WEATHER »

A Matter of Taste

When Is a Wine Balanced?


Thursday, May 31, 2007

It turns out that talking about balance in a wine becomes a subjective undertaking pretty quickly. Some winemakers consider their wines balanced if they prove to taste integrated in their youth; if there is an ample amount of fruit, oak, and spice in a given wine, then it is, in their eyes, balanced. Other winemakers consider a wine to be balanced if it adheres to certain principles, such as if it is varietally correct. Does it possess a reasonable, but not high, amount of alcohol? If it is intended to be dry, is it, indeed, bone dry, free of any residual sugar? And, finally, will it age?

While some purists consider balanced wines to be the best wines, it all depends upon one’s individual expectations of a wine. For example, if you find you love fruit-forward, highly concentrated, extracted wines that are dense, you probably drink many of your wines while they’re fairly young. And, if you gravitate toward wines that are extremely extracted and very fruity, they may also be higher in alcohol. They were, most likely, picked at very high brix levels, and, following fermentation, still have an alcohol level of 15.5-16 percent. There is nothing wrong with liking these kinds of wines; some of the critics’ favorite California syrahs and pinots follow these criteria and are widely well-received.

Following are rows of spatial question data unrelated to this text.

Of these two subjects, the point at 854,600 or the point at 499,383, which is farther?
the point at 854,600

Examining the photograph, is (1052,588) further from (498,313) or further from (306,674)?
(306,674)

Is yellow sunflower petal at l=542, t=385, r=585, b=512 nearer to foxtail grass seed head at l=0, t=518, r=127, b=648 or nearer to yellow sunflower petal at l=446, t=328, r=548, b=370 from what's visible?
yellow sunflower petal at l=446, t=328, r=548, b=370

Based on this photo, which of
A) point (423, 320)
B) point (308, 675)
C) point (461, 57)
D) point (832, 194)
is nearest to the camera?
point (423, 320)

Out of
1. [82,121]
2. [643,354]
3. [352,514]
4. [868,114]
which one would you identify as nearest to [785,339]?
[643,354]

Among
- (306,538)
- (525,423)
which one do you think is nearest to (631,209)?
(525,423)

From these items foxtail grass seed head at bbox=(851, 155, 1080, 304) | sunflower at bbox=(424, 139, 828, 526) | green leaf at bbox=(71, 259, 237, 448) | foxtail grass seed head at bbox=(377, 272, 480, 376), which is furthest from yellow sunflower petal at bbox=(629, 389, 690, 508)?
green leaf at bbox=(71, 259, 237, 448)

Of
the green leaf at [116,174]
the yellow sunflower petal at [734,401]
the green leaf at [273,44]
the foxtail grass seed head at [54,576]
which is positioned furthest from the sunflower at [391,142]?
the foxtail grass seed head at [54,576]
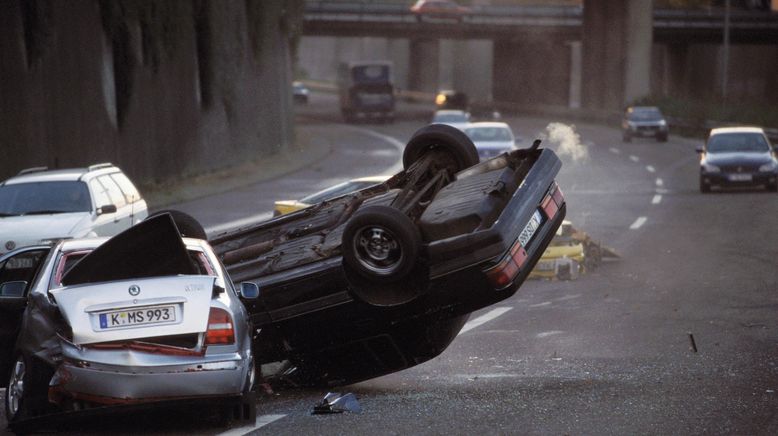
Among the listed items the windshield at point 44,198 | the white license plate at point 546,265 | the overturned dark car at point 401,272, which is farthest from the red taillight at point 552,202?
the windshield at point 44,198

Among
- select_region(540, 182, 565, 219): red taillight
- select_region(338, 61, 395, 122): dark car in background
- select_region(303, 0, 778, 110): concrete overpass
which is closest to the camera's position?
select_region(540, 182, 565, 219): red taillight

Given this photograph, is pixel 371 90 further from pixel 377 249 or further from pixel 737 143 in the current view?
pixel 377 249

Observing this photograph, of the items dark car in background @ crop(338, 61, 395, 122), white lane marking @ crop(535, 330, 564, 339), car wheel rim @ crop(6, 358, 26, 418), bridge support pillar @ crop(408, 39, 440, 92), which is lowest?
bridge support pillar @ crop(408, 39, 440, 92)

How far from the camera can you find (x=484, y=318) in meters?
14.5

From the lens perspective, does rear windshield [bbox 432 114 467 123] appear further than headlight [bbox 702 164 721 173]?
Yes

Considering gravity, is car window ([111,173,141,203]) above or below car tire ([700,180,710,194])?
above

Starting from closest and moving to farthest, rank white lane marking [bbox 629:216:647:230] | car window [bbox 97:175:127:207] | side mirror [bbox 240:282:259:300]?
1. side mirror [bbox 240:282:259:300]
2. car window [bbox 97:175:127:207]
3. white lane marking [bbox 629:216:647:230]

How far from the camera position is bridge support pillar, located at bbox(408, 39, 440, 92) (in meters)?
124

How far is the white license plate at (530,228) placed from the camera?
9898mm

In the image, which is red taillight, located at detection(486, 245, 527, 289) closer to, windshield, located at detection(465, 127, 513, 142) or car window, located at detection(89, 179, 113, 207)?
car window, located at detection(89, 179, 113, 207)

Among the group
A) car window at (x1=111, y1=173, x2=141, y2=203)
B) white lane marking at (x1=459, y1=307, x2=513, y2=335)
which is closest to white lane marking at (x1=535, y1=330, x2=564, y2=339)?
white lane marking at (x1=459, y1=307, x2=513, y2=335)

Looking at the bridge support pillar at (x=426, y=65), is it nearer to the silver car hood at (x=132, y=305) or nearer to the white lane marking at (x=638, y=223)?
the white lane marking at (x=638, y=223)

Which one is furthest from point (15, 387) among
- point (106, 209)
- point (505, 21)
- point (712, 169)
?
point (505, 21)

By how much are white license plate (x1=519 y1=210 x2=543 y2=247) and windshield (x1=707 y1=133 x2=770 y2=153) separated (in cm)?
2545
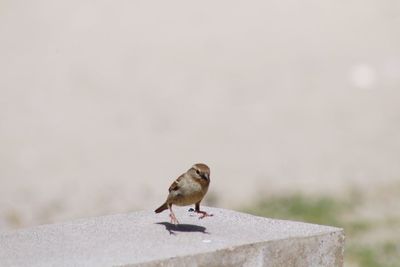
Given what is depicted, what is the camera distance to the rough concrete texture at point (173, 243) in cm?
575

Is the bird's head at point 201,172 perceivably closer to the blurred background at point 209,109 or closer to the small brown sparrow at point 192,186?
the small brown sparrow at point 192,186

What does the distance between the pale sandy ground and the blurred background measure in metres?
0.03

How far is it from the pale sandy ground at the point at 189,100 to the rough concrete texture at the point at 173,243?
5.25 metres

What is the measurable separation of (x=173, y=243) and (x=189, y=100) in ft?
31.1

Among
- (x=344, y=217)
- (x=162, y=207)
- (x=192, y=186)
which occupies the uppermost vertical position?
(x=192, y=186)

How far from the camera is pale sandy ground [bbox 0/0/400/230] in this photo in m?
12.9

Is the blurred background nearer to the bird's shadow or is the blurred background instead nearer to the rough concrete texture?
the rough concrete texture

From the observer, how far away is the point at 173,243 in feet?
19.7

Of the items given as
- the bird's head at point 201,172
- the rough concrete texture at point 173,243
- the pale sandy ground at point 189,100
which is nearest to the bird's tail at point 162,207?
the rough concrete texture at point 173,243

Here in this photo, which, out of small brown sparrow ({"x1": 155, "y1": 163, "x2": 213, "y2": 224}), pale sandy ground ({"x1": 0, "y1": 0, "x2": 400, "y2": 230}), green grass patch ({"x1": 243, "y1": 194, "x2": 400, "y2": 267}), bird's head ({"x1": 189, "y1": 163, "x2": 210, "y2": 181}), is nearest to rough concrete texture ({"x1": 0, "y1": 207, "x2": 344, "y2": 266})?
small brown sparrow ({"x1": 155, "y1": 163, "x2": 213, "y2": 224})

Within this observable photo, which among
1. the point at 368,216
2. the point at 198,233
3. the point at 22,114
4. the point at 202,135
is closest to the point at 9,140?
the point at 22,114

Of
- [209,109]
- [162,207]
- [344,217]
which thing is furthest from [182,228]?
[209,109]

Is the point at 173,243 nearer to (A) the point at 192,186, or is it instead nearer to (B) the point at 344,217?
(A) the point at 192,186

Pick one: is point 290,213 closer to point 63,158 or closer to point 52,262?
point 63,158
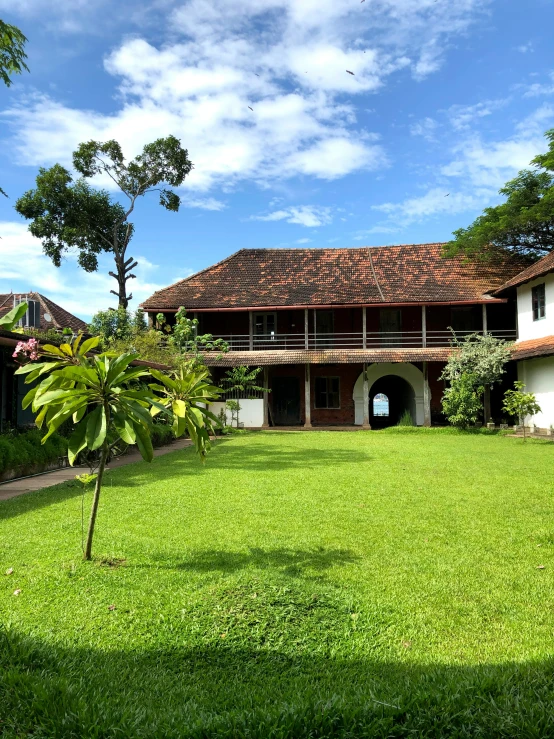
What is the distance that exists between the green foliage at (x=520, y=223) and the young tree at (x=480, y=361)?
4712mm

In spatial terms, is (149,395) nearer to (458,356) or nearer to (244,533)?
(244,533)

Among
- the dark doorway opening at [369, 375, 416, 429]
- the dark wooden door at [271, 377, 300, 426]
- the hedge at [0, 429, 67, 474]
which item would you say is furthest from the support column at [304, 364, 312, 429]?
the hedge at [0, 429, 67, 474]

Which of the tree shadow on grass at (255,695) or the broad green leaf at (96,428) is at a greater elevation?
the broad green leaf at (96,428)

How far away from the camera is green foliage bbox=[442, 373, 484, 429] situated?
56.9 feet

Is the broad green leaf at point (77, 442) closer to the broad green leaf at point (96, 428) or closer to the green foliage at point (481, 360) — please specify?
the broad green leaf at point (96, 428)

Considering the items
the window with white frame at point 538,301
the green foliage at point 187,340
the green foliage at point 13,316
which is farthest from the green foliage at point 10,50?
the window with white frame at point 538,301

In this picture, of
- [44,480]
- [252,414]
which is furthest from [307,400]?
[44,480]

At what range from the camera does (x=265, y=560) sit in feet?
13.8

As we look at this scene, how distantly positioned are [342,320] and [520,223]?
764 cm

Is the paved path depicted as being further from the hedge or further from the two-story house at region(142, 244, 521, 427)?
the two-story house at region(142, 244, 521, 427)

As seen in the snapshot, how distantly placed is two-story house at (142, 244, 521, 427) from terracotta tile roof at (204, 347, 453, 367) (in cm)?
4

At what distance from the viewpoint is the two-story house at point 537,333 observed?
15.9 metres

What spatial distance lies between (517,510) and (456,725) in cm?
435

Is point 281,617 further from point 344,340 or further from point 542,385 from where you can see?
point 344,340
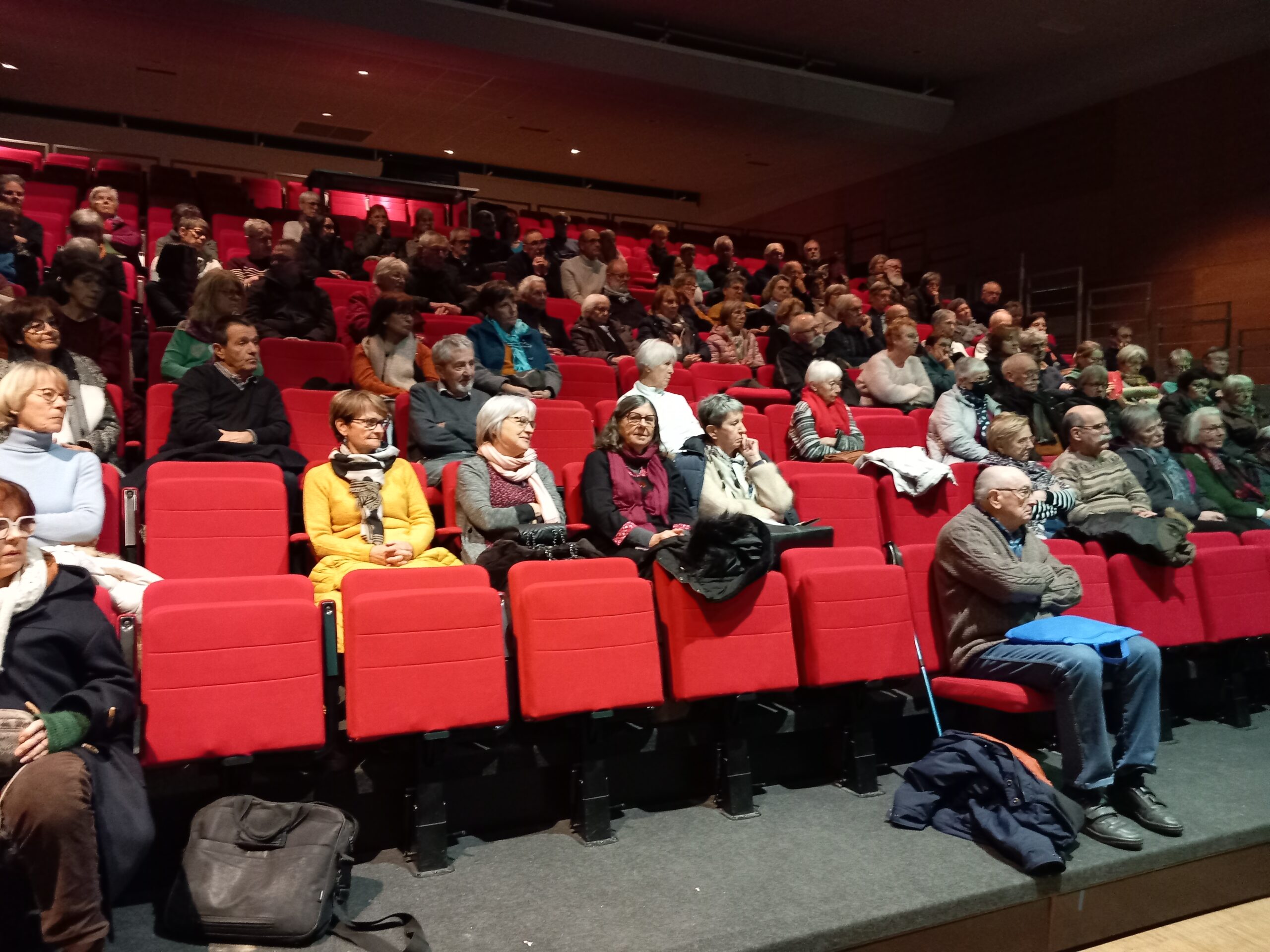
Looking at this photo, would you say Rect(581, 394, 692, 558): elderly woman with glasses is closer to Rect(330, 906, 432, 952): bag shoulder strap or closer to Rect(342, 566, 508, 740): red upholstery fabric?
Rect(342, 566, 508, 740): red upholstery fabric

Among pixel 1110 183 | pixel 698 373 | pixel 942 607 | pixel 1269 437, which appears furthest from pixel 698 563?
pixel 1110 183

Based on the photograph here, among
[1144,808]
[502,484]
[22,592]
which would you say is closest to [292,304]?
[502,484]

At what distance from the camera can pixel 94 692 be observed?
4.69 feet

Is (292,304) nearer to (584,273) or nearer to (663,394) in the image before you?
(663,394)

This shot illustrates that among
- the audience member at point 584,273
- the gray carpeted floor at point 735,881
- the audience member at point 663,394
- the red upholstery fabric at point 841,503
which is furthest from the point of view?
the audience member at point 584,273

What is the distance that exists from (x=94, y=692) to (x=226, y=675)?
0.80ft

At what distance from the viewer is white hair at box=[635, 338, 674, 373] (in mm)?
3398

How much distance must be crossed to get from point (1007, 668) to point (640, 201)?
9.29 meters

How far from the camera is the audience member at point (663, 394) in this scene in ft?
11.1

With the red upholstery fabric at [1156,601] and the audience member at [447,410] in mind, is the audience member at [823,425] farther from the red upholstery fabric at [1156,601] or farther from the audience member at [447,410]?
the audience member at [447,410]

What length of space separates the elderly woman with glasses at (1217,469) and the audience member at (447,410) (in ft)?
9.23

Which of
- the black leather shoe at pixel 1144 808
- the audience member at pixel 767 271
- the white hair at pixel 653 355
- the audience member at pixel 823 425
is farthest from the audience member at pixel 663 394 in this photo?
the audience member at pixel 767 271

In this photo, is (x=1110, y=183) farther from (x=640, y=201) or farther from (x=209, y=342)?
(x=209, y=342)

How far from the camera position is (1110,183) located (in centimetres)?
744
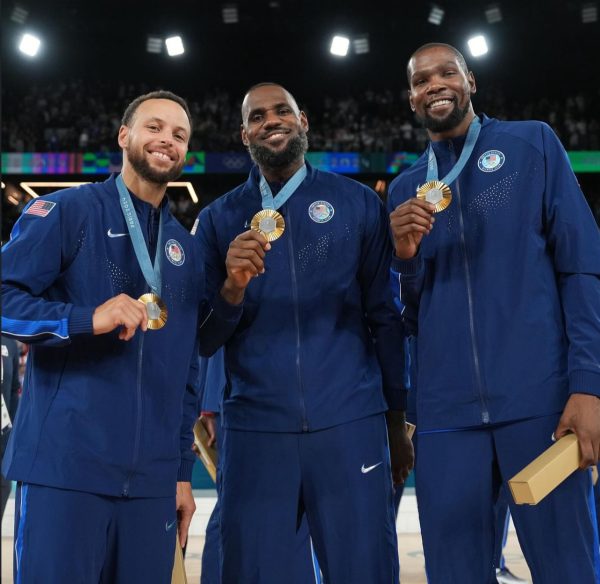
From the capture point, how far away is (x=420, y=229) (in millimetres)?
2279

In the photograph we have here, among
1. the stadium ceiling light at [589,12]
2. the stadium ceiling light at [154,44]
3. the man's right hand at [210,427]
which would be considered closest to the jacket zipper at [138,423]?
the man's right hand at [210,427]

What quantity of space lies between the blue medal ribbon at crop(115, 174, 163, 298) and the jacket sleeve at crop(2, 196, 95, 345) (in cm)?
15

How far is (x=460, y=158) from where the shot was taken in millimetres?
2486

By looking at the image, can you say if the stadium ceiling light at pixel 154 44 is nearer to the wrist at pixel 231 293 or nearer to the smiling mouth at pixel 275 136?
the smiling mouth at pixel 275 136

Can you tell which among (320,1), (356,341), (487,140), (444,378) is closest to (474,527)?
(444,378)

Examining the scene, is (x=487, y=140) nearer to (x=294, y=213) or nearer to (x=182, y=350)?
(x=294, y=213)

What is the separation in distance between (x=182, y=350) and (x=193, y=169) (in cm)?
1622

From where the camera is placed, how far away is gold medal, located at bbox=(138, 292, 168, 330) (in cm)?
224

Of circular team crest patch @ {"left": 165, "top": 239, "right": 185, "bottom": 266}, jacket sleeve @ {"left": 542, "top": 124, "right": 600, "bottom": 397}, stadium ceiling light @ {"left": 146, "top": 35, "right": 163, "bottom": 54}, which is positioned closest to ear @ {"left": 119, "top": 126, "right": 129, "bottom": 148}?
circular team crest patch @ {"left": 165, "top": 239, "right": 185, "bottom": 266}

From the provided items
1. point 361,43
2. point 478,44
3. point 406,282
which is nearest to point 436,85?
point 406,282

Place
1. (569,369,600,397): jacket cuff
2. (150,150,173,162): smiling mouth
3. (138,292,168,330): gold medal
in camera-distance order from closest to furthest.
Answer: (569,369,600,397): jacket cuff < (138,292,168,330): gold medal < (150,150,173,162): smiling mouth

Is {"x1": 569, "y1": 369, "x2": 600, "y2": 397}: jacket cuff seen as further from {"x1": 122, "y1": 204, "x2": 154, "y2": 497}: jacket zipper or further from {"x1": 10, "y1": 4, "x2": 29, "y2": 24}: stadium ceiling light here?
{"x1": 10, "y1": 4, "x2": 29, "y2": 24}: stadium ceiling light

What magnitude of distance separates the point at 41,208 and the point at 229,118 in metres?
17.9

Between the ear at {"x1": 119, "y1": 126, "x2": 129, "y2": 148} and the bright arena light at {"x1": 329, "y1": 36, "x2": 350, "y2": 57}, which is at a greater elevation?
the bright arena light at {"x1": 329, "y1": 36, "x2": 350, "y2": 57}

If you find, however, that you like wines after they have aged, mellowed, and transformed in the bottle, you will more than likely prefer a wine that has a more “textbook” definition of balance. While over-the-top “fruit bombs” tend not to age gracefully, more traditionally balanced wines reveal their tertiary flavors more evenly and, some would argue, more gracefully and evenly.

Try looking at a wine in this way: Wines offer several levels of flavor and aromatics. The primary flavors are the fruit characteristics inherent in a given type of grape. For example, cabernet sauvignons are often described as offering flavors of cassis or currants-these are characteristics true to that varietal. Secondary flavors occur during fermentation and barrel aging. For instance, if that same cassis-like cabernet sauvignon is aged in a brand-new French oak barrel with a high toast, it will also take on flavors that are best described as vanilla- and mocha-like, i.e., flavors that are associated with barrel aging, particularly new barrel aging. Tertiary flavors are flavors that arise in a wine once it has been aged two to five years, or more, from the vintage date on the bottle. These are flavors that occur in the bottle itself, as the wine transforms its structure. In older cabernets that have aged well, one can often detect notes of sandalwood, tobacco, or leather. These more mysterious tertiary flavors are obtained when wines are allowed to age a bit.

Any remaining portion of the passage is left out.